List each line in the material below that contains the word "pixel", copying every such line in full.

##### Exercise material

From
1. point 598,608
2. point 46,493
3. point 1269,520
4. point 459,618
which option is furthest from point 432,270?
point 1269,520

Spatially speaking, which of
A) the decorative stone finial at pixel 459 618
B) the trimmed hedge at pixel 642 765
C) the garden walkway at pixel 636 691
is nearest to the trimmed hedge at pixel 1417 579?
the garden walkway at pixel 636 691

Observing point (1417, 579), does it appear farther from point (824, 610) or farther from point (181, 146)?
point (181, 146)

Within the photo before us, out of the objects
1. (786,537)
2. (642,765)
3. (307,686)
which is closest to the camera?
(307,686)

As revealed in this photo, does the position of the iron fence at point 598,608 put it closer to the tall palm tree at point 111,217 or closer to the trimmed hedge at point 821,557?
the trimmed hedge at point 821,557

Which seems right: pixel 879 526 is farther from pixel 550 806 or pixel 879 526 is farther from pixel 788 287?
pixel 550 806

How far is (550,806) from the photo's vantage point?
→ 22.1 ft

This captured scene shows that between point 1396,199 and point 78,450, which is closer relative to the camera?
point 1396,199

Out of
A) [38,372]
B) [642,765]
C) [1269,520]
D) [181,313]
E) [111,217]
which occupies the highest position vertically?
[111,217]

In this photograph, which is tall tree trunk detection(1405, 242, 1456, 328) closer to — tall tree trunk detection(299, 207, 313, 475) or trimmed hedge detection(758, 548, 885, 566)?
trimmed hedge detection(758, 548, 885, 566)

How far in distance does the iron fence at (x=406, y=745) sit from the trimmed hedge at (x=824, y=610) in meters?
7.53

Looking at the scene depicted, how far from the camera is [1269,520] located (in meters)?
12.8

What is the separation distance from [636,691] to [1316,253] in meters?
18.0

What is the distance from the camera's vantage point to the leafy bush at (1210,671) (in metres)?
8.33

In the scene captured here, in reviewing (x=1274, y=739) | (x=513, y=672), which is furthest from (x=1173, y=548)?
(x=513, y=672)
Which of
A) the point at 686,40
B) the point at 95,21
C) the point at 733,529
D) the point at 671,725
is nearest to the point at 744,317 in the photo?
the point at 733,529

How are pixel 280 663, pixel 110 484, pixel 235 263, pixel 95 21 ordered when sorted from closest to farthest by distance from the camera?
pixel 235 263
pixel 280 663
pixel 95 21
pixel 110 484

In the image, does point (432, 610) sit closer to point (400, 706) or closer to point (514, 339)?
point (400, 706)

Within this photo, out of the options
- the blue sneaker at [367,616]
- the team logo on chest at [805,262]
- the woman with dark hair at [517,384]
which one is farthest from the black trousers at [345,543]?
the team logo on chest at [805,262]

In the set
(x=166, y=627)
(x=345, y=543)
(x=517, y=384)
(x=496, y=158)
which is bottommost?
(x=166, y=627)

##########

**Reply to the exercise**
A) the decorative stone finial at pixel 459 618
B) the trimmed hedge at pixel 642 765
C) the garden walkway at pixel 636 691
is nearest to the trimmed hedge at pixel 1417 579?
the garden walkway at pixel 636 691
Which seems right: pixel 879 526 is farther from pixel 550 806 or pixel 879 526 is farther from pixel 788 287?
pixel 550 806
How are pixel 280 663, pixel 110 484, pixel 235 263, pixel 95 21 ordered when sorted from closest to farthest by distance from the camera?
pixel 235 263
pixel 280 663
pixel 95 21
pixel 110 484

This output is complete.